The county’s infighting later came to a halt on December 3 when Newsom issued a statewide stay-at-home order that banned in-person dining at restaurants, limiting them to carry-out and delivery, as well as restricting most other business. Residents were quick to point out that the ban seemed exceptionally convoluted and even arbitrary. As the statewide order stands, people are advised to not leave their homes unless necessary, but they can also shop at retail stores, which are allowed to remain open to 20 percent capacity. The new order restricts residents — who live in a state with year-round warm temperatures — from sitting at parks with friends, but still allows them to attend outdoor workout classes with strangers. The biggest criticism was a part of Newsom’s order that allows adults to play golf together while barring children from entering public playgrounds.

“If you put all these policies in place, to have these restrictions, they really need to be justifiable and based on facts that are included in the communication,” said Johns Hopkins’ Sell. “People now know a lot about COVID-19, and they say, ‘Well, why this and not that? It doesn’t make sense to me.’”

The blowback is already having results. Last week, the state reversed the playground closures. That same week, a judge ruled in favor of a lawsuit brought by the California Restaurant’s Association against Los Angeles County that argued that leaders “arbitrarily” targeted restaurants for closure without offering evidence they were spreading the virus. Proponents hope that once the statewide stay-at-home order is lifted, the judge’s ruling will force the hands of local leaders to re-open restaurants in L.A.

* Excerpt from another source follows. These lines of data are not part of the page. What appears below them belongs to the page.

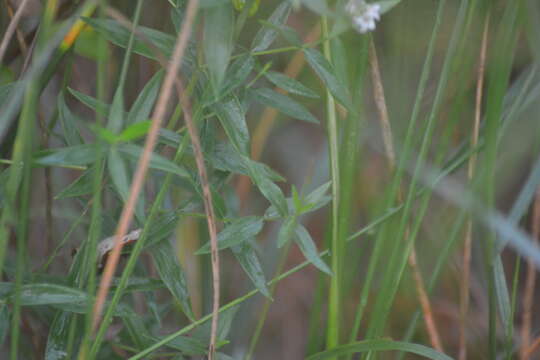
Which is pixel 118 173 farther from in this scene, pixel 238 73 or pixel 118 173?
pixel 238 73

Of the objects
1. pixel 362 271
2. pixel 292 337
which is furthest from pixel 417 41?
pixel 292 337

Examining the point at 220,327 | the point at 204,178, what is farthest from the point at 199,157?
the point at 220,327

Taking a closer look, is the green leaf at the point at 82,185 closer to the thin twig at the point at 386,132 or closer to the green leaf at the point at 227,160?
the green leaf at the point at 227,160

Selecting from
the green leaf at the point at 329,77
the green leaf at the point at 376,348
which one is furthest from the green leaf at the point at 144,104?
the green leaf at the point at 376,348

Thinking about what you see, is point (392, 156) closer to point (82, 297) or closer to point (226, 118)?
point (226, 118)

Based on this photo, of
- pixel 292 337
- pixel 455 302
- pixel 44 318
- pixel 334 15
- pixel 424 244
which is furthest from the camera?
pixel 292 337

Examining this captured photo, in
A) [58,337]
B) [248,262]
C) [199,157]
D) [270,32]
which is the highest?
[270,32]
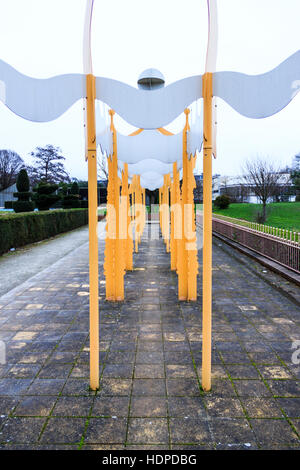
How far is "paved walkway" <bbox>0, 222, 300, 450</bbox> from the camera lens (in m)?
2.28

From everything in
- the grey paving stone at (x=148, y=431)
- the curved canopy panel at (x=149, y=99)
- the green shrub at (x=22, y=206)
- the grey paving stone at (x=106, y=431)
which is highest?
the curved canopy panel at (x=149, y=99)

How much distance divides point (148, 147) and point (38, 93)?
3.66 m

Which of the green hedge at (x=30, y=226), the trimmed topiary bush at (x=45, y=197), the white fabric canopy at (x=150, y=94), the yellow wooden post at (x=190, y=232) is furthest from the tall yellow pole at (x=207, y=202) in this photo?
the trimmed topiary bush at (x=45, y=197)

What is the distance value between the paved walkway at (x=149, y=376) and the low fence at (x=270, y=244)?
Result: 1.72 metres

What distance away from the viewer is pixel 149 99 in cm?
270

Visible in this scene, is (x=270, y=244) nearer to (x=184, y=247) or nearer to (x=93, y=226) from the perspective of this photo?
(x=184, y=247)

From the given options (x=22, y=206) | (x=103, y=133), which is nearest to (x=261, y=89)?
(x=103, y=133)

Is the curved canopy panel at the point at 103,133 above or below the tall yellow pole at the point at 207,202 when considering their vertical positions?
above

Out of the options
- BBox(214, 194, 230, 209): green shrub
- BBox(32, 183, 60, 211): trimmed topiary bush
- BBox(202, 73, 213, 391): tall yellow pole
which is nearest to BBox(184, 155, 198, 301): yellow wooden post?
BBox(202, 73, 213, 391): tall yellow pole

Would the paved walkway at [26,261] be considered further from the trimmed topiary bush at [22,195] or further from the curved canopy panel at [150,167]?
the trimmed topiary bush at [22,195]

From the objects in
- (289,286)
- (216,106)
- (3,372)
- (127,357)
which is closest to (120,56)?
(216,106)

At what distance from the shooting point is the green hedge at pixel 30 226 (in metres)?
11.1

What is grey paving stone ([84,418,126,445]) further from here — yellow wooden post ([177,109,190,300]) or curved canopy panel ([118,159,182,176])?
curved canopy panel ([118,159,182,176])
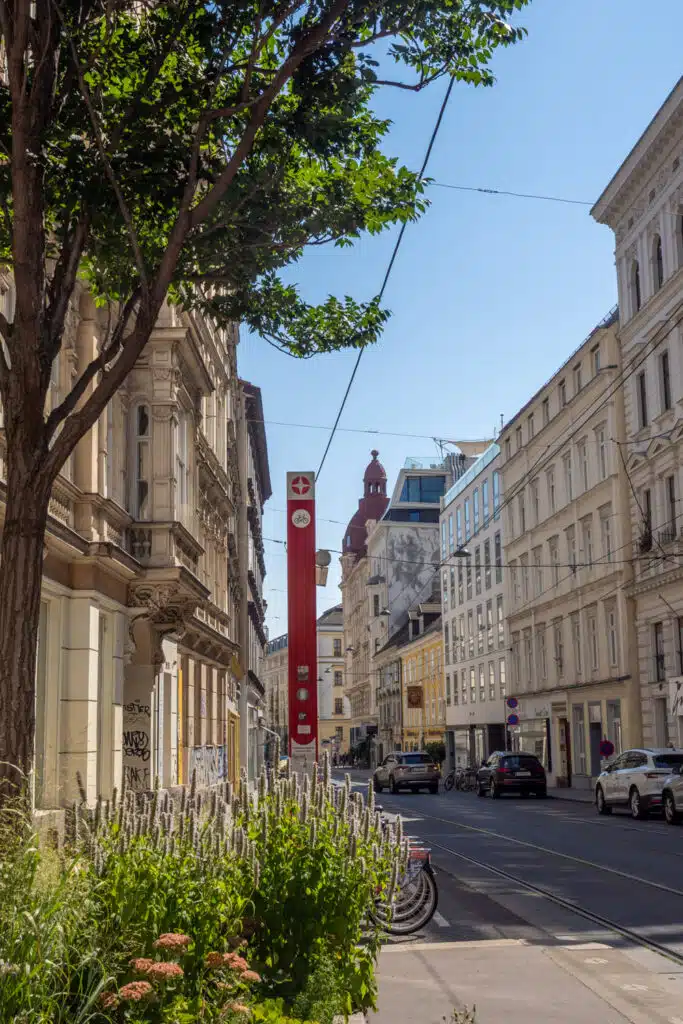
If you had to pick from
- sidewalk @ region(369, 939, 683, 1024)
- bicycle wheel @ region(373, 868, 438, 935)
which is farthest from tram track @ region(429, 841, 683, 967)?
bicycle wheel @ region(373, 868, 438, 935)

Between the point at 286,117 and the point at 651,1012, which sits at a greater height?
the point at 286,117

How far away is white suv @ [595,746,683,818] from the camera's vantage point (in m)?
27.7

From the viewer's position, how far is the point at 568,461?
49.7 meters

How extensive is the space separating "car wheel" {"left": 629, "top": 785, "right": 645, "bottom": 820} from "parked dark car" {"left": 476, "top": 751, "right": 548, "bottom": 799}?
41.0 ft

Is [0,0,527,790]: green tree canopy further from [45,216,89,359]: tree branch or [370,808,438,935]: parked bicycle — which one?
[370,808,438,935]: parked bicycle

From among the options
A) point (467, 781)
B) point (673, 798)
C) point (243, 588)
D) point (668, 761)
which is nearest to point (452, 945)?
point (243, 588)

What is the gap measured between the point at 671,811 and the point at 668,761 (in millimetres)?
1886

At the Pineapple Hill Saloon & Grill, Marsden has embraced her new role as an advocate for suffering California businesses but ultimately has no idea how things will play out for her personally. She has only had one profitable month since the pandemic started, and she has spent more than $60,000 to meet California’s safety measures and build-out her patio for outdoor dining. All of the money she has raised online will go toward paying her debts in the hope that she can keep the 42-year-old restaurant afloat. For now, the restaurant is closed even for to-go orders.

“My bookkeeper said, ‘Listen, with what little money we made in October, you cannot open to-go because it will be gone,’” Marsden said. “And then we will never reopen again.”